### AVAILABLE RECORDS
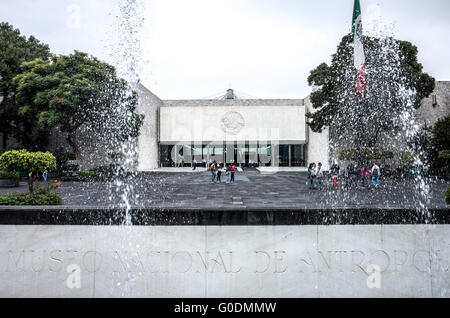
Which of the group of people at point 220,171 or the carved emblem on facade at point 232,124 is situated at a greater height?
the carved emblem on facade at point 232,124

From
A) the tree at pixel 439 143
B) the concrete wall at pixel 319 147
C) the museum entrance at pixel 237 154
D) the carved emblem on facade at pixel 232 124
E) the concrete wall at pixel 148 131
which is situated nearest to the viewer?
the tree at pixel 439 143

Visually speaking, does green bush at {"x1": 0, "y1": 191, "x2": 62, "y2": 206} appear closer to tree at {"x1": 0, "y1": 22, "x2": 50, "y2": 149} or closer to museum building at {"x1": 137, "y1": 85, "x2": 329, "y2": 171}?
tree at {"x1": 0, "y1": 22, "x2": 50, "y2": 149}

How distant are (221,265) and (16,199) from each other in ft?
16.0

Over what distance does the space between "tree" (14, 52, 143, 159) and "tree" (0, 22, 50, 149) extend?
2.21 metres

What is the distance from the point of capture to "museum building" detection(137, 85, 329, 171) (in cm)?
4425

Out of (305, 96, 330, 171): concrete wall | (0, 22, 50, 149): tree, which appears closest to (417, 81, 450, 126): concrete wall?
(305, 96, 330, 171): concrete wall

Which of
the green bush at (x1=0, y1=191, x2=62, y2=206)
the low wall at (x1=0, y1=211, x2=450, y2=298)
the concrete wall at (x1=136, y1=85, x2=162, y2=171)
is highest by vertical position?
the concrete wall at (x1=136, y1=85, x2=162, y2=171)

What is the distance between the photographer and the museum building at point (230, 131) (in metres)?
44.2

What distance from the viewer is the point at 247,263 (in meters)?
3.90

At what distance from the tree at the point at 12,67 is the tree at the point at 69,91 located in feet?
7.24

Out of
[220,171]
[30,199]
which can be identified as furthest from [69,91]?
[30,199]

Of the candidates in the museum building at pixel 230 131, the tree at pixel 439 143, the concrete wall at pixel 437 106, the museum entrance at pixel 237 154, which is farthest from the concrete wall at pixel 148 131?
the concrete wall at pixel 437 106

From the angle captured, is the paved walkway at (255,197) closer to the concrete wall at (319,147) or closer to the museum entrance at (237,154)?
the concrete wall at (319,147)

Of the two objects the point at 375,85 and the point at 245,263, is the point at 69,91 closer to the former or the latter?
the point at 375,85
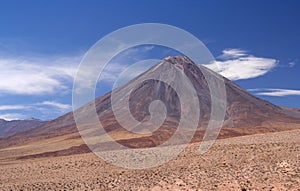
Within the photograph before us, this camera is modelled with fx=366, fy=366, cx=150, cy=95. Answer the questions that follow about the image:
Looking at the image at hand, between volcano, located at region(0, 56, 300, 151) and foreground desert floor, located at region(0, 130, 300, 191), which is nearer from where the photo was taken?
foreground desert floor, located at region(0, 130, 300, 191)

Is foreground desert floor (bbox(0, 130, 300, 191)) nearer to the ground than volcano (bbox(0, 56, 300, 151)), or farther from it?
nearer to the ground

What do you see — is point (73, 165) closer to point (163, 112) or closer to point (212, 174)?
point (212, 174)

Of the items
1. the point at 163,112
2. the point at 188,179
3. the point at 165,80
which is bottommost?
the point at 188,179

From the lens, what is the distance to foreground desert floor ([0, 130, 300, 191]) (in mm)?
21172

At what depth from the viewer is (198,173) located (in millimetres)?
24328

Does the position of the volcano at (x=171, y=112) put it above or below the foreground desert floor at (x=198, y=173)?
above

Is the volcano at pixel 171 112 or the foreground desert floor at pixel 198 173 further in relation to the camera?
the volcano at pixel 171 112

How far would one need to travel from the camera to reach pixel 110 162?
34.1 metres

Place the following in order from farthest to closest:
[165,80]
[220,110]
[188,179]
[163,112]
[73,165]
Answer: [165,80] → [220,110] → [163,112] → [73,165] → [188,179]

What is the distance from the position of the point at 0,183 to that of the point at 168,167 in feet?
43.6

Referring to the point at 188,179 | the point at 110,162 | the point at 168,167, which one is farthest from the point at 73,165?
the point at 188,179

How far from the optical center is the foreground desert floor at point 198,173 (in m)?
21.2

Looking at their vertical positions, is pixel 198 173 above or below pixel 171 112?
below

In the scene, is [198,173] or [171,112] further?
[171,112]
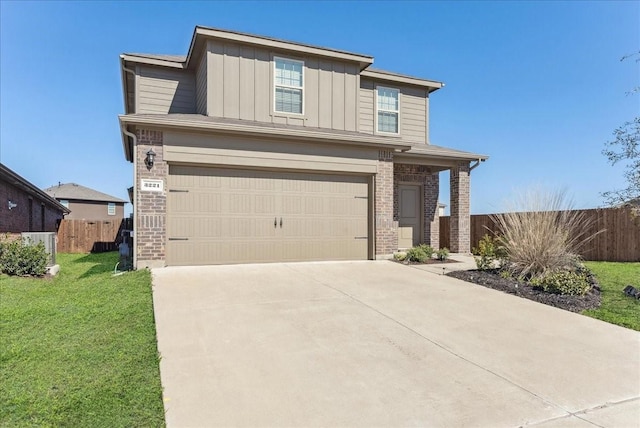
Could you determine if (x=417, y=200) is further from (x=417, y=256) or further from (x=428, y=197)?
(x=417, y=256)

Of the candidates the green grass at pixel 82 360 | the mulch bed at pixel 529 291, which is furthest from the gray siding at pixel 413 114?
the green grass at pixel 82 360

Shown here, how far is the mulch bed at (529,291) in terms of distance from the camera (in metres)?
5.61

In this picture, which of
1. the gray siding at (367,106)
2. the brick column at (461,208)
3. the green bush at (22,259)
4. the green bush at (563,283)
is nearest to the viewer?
######
### AVAILABLE RECORDS
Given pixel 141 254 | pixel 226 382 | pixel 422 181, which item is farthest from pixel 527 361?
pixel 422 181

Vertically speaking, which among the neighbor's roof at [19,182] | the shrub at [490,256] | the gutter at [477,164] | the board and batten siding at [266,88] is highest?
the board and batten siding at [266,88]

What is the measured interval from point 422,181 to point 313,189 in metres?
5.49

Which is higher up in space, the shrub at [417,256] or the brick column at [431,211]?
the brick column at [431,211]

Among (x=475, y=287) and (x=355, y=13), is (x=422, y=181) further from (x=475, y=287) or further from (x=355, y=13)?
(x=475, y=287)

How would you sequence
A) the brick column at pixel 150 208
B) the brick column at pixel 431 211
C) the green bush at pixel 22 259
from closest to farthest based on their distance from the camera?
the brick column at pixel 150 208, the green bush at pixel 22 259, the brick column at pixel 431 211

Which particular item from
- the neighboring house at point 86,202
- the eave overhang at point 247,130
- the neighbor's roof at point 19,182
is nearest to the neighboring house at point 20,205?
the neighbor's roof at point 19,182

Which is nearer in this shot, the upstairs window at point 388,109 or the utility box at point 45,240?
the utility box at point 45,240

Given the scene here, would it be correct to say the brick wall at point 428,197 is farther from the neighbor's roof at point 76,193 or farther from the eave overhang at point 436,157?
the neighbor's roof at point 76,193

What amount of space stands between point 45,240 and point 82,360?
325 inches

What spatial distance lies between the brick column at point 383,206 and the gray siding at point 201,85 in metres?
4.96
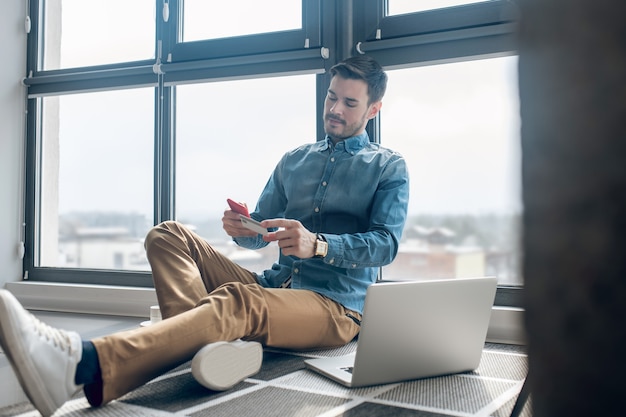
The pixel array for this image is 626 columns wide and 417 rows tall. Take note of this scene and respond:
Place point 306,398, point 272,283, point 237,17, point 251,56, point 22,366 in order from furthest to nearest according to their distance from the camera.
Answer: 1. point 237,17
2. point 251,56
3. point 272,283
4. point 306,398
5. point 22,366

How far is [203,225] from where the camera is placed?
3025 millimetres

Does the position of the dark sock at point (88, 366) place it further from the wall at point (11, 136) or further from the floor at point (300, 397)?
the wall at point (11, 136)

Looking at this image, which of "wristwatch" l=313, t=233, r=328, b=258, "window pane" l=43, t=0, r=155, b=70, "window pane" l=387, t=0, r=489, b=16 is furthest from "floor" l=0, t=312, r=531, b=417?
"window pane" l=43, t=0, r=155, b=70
######
GIVEN EXERCISE> Copy the lines of the listing from the one containing "Shown here, how" through the one containing "is nearest to the viewer?", including both of those lines.

OUTPUT>
Shown here, how far is the mulch bed at (529,291) in terms of distance from the camera (in metres)?
5.61

In this picture, which of
1. the gray siding at (367,106)
2. the brick column at (461,208)
3. the green bush at (22,259)
4. the green bush at (563,283)
is nearest to the viewer?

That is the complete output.